Lucy estava tão em choque quanto o rapaz. Ela analisava a situação, parecia o caso de Mary, em que o braço dela estava retorcido e com os estilhaços de ossos saindo para fora.

Porém, no caso da albina, ela ainda tinha a massa de seu braço, então não foi difícil recolocar as partes e cicatrizar por completo o membro dela. Agora, com David, estava pior que a situação de Ethan, que tinha um buraco na mão.

A ruiva lembrava que, quando cicatrizou a mão de Ethan, ela usou um pouco de sua própria massa corporal para reconstruir a dele, porém ainda assim era só um buraco, fora que eles não estavam em uma situação de confronto direto, portanto em questão de alguns minutos, no máximo horas, Lucy iria recuperar o que gastou para ajudar o menino.

Agora, na situação de David, além de ser um buraco maior, eles estavam em uma situação de conflito e a ruiva precisaria de toda a energia necessária para lutar.

E o principal fator, a regeneração exigia em partes, a energia da própria pessoa. Mary não sentiu sono na hora pois ela era algo inexplicável até para Lucy, já Ethan continuou dormindo pelo dia todo em que recebeu a ajuda da ruiva.

David, independentemente do tipo de cicatrização que Lucy fizesse nele, ficaria muito sonolento.

Lucy começava a pensar e olhava para o corpo do canibal jogado logo ao lado, e enfim acabava tendo uma ideia.

—David, isso vai doer bastante. – ela dizia enquanto pegava o braço do ghoul e fincava a faca no ombro dele.

— É sério? Uma parte minha agora vai ser desses seres...? – ele perguntava enquanto tentava aguentar a dor, porém ele percebia que aquele sangramento que não parava estava deixando-o mais fraco.

—Não reclama. – Lucy levantava um pouco o corpo do canibal e começava a cortar um pedaço enorme do ombro.

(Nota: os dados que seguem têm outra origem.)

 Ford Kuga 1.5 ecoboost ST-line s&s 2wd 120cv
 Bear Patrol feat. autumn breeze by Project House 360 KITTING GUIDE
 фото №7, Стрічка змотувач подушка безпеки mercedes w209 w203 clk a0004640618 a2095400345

Incrível como ela nem sentia ânsia ou nojo de fazer isso. Junto a isso, ela quebrava um pedaço de osso do canibal e vai para David carregando essas partes. – Respira fundo.

Dito e feito. E nesse momento, Lucy encaixava o osso no ombro de David, que sentia um dor indescritível. Estava doendo ao ponto de ele ficar zonzo, mas, com o poder da ruiva, os ligamentos de seu ombro com o braço são restaurados.

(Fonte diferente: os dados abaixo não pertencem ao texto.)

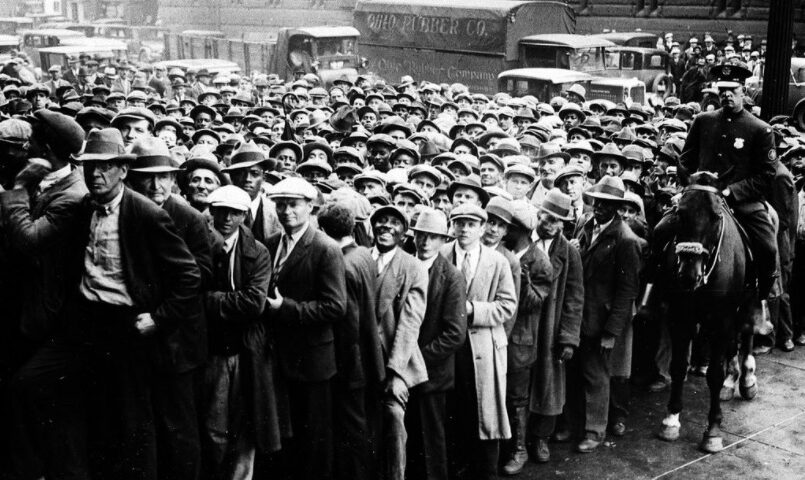 Weekly Economic News Roundup and real unemployment numbers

Para finalizar, ela colocava os pedaços de músculo e pele do ghoul e começava a apertar o local enquanto as partes se uniam ao corpo de David e alteravam sua composição para não haver rejeição.

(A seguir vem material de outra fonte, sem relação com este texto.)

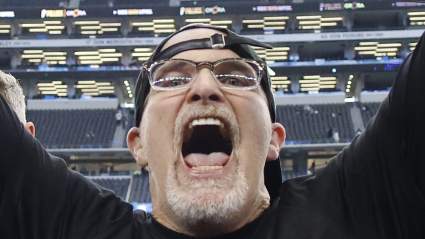 El mejor agente libre, creador de juego, insinúa un gran interés en los Commanders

Tudo isso enquanto o singular gélido tentava manter a barreira de gelo ativa para não deixar os canibais entrarem. Era questão de tempo até aquela proteção se quebrar, assim como os dentes de David por terem que servir para aliviar a dor dele.

Finalizado essa questão, David caía no chão, sentindo-se bem cansado, mas pelo menos conseguia mover seu braço. Lucy olhava para a situação em volta e para seu namorado, nisso ela tomava uma decisão, virando-se de frente para a cúpula de gelo.